Tuesday, April 28, 2015

Smack.

Right in the face. There was infertility again. Just when I think I may have "moved on" (not actually possible), I find myself blindsided by those emotions. So today, I had to do one of those video goodbye messages for my boss, who is retiring. I knew that I wanted her to know how much her support meant to me during my struggle (all out war) with infertility, so I brought a picture of my son (who just turned FOUR!) and my daughter (who will be THREE! in 2 months) to include in my message. In the video I told her that she was one of the best directors I have ever had and that I had been warned in graduate school by a previous supervisor that nobody in the real world would be accommodating during times of need like they are in graduate school.

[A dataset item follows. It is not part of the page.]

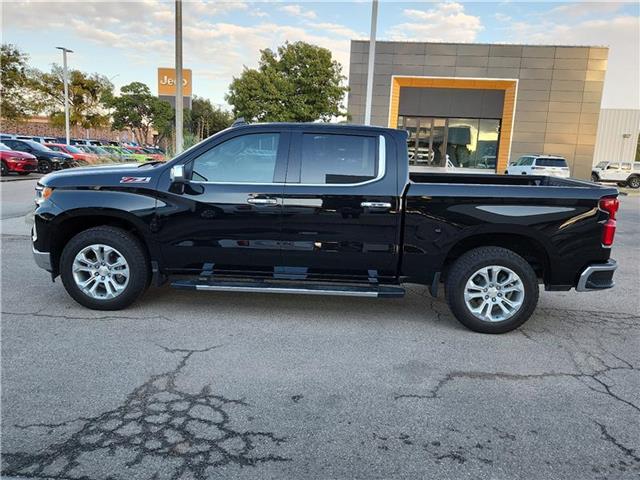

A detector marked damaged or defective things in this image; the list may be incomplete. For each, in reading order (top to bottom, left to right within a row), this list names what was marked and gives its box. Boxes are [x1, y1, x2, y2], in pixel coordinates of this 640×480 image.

cracked asphalt [1, 181, 640, 480]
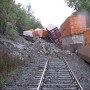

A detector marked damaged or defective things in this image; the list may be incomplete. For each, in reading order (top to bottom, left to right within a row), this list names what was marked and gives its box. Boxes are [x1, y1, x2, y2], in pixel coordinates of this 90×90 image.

rusty container [60, 15, 87, 37]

I told her that she proved that supervisor wrong and that without her support by giving me time off for my fertility treatments and surgeries I would not have my beautiful children (I held up the pictures). And SMACK. There were the tears (on video. Omg.). I was completely blindsided. I didn't even feel them coming. I am mortified, but also know she will appreciate this message. She surely thinks I am crazy. The last time I was in her office requesting time off I was attempting to explain infertility and being all jacked up on hormones I proceeded to mention that it was very upsetting because I couldn't do what most rabbits can do so easily. Not.professional.at.all. I was truly an emotional basket case all of those years and I would love to go back and apologize to anyone who met me at any point during those 7 years. I was not myself, but I was morphing into who I am today. Someone who is no longer the same person, but someone who also carries some seriously deep scars from the journey.

Today was definitely out of the blue. I used to function on the verge of tears like that at all times, especially after my second miscarriage (and third...and fourth...). I cannot believe that I was even able to hold down a job in that state mind. Wow. My boss was seriously a kind and compassionate person to keep me in my position. I know that many people are not so lucky. I am glad that I was able to formally thank her. I am sad that infertility is permanent regardless of how it is "resolved."